WHAT THE TASK REQUIRES
Rewrite the records from the line with "In this photograph, which" to the line with "3.30 meters", replacing "white pillow" with "cream pillow" and leaving everything else in those lines unchanged.

— Start of RECORDS FOR THE EXERCISE —

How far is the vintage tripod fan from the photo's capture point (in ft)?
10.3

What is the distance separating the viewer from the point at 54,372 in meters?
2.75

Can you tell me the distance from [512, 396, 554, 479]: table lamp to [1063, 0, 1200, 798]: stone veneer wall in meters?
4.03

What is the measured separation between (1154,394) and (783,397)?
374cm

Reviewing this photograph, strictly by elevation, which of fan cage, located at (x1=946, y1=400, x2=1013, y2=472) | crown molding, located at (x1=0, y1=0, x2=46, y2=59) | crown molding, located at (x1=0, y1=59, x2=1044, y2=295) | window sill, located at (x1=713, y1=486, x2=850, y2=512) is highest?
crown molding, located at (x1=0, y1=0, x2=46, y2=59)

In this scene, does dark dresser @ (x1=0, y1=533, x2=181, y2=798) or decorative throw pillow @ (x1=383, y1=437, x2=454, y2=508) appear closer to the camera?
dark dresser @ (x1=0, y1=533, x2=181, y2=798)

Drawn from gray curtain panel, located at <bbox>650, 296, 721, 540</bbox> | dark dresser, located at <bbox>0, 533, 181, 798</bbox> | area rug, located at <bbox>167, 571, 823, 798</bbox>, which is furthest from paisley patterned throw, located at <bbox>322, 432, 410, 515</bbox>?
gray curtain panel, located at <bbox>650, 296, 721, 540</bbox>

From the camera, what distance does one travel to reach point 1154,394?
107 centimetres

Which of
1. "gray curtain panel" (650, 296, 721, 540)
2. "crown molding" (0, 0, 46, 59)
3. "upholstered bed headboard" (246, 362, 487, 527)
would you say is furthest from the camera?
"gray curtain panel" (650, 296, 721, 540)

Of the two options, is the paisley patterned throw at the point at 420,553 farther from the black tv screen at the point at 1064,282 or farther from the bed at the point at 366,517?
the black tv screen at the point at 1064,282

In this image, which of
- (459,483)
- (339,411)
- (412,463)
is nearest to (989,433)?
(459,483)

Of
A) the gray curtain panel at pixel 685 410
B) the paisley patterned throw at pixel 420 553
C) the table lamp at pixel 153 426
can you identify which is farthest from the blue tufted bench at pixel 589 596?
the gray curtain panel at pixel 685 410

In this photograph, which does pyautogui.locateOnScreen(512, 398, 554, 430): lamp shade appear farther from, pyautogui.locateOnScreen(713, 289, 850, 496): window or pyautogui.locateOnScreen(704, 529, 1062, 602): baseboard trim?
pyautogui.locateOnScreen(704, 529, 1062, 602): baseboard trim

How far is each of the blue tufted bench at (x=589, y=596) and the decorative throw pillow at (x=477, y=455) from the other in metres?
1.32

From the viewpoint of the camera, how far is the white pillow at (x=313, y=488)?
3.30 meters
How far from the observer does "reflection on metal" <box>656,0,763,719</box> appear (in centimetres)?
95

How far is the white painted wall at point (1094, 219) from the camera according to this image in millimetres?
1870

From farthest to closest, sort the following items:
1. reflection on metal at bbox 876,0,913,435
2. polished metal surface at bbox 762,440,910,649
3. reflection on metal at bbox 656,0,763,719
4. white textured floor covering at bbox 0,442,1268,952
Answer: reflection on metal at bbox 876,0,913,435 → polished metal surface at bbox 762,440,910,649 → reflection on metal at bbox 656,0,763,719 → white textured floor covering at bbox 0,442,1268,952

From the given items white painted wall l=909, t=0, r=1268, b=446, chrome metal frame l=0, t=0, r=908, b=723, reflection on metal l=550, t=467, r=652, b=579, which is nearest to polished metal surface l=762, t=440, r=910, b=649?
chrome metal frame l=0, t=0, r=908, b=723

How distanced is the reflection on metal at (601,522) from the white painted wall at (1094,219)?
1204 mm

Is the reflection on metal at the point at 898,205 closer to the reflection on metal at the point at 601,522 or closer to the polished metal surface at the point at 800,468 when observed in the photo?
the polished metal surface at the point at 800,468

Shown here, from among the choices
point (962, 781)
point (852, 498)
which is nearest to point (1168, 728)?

— End of RECORDS FOR THE EXERCISE —

RESULT OF THIS TASK
In this photograph, which does pyautogui.locateOnScreen(512, 398, 554, 430): lamp shade appear farther from, pyautogui.locateOnScreen(713, 289, 850, 496): window or pyautogui.locateOnScreen(704, 529, 1062, 602): baseboard trim?
pyautogui.locateOnScreen(704, 529, 1062, 602): baseboard trim

How far is each of the blue tufted bench at (x=589, y=596) and the decorative throw pillow at (x=477, y=455) from the other in metres?
1.32

From the viewpoint of the camera, how far is the cream pillow at (x=313, y=488)?
3.30 meters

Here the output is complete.